── ДАННЫЙ ОТРЫВОК ──
Развивая эту мысль, он привлекает положение Энгельса о том, что живое тело, в отличие от неживой материи, обладает силой «самостоятельного реагирования». Можно полагать, что в этом случае живое тело становится субъектом, а развитие приобретает форму взаимодействия субъекта с окружающей его средой. Характеризуя дальнейшее развитие, Л. С. Рубинштейн пишет. «От ступени к ступени изменяются соотношения между внешним воздействием и внутренними условиями, через которые они отражаются. Чем «выше» мы поднимаемся, — от неорганической природы к органической, от живых организмов к человеку, — тем более сложной становится внутренняя природа явлений и тем большим становится удельный вес внутренних условий по отношению к внешним» [150, стр. 12—13].

Именно это положение стало для С. Л. Рубинштейна важнейшим при формулировании им психологической концепции личности.

Персоналистическая психология, по мнению С. Л. Рубинштейна, постоянно соскальзывает на такое объяснение психических явлений, которое исходит лишь из внутренних свойств и тенденций личности. Эта позиция, говорит он, представляет собой лишь оборотную сторону механистической концепции и, таким образом, не способна ее преодолеть. Он считает, что подлинное преодоление антитезы механистического и идеалистического понимания

134

развития нельзя искать также и в том, чтобы соединить влияние внешних и внутренних условий, принимая таким образом теорию двух факторов. Внешние воздействия и внутренние условия должны быть, по его мнению, определенным образом друг с другом соотнесены. «Мы исходим из того, — пишет он, — что внешние причины (внешние воздействия) всегда действуют лишь опосредствованно через внутренние условия» [150, стр. 307]. С этим пониманием детерминизма связано, по мнению Рубинштейна, и истинное понимание личности как целостной совокупности внутренних условий, определяющих закономерности психических процессов и их развития. Он считает, что такое понимание детерминизма освобождает проблему личности от метафизики, субъективизма и имеет решающее значение для психологии. «При объяснении любых психических явлений, — пишет он, — личность выступает как воедино связанная совокупность внутренних условий, через которые преломляются все внешние воздействия (в число внутренних условий включаются свойства высшей нервной деятельности, установки личности и т. д.)» [150, стр. 308].

Взгляд С. Л. Рубинштейна на личность представляется нам теоретически мало состоятельным, он крайне расширяет это понятие, вплоть до включения в него и психофизиологических процессов, имеющих место и у животных, так как последние также обладают способностью к психическому отражению и, безусловно, имеют определенные внутренние условия, преломляющие этот процесс. Таким образом, личность как специфическое целое, составляющее характеристику только человека, осталось в концепции С. Л. Рубинштейна понятием совершенно не раскрытым.
───
── ИЗВЛЕЧЁННЫЕ СТРОКИ ──
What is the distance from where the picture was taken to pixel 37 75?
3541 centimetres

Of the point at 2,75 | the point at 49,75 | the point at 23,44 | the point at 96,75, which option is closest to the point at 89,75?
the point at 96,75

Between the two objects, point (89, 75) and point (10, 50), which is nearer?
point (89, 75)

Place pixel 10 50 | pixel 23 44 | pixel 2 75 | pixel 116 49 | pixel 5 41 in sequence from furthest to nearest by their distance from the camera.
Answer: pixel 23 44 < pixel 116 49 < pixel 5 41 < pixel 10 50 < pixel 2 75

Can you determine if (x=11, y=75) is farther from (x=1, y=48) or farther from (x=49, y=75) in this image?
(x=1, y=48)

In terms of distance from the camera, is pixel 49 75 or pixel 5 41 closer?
───
» **ЦЕЛЬ**:
Перепишите отрывок о взглядах Рубинштейна на личность, от слов «Развивая эту мысль, он» до слов «психологической концепции личности.», и замените в нём «неорганической природы» на «неживой природы». Отвечайте, опираясь только на отрывок.

» **РЕШЕНИЕ ЗАДАЧИ**:
Развивая эту мысль, он привлекает положение Энгельса о том, что живое тело, в отличие от неживой материи, обладает силой «самостоятельного реагирования». Можно полагать, что в этом случае живое тело становится субъектом, а развитие приобретает форму взаимодействия субъекта с окружающей его средой. Характеризуя дальнейшее развитие, Л. С. Рубинштейн пишет. «От ступени к ступени изменяются соотношения между внешним воздействием и внутренними условиями, через которые они отражаются. Чем «выше» мы поднимаемся, — от неживой природы к органической, от живых организмов к человеку, — тем более сложной становится внутренняя природа явлений и тем большим становится удельный вес внутренних условий по отношению к внешним» [150, стр. 12—13].

Именно это положение стало для С. Л. Рубинштейна важнейшим при формулировании им психологической концепции личности.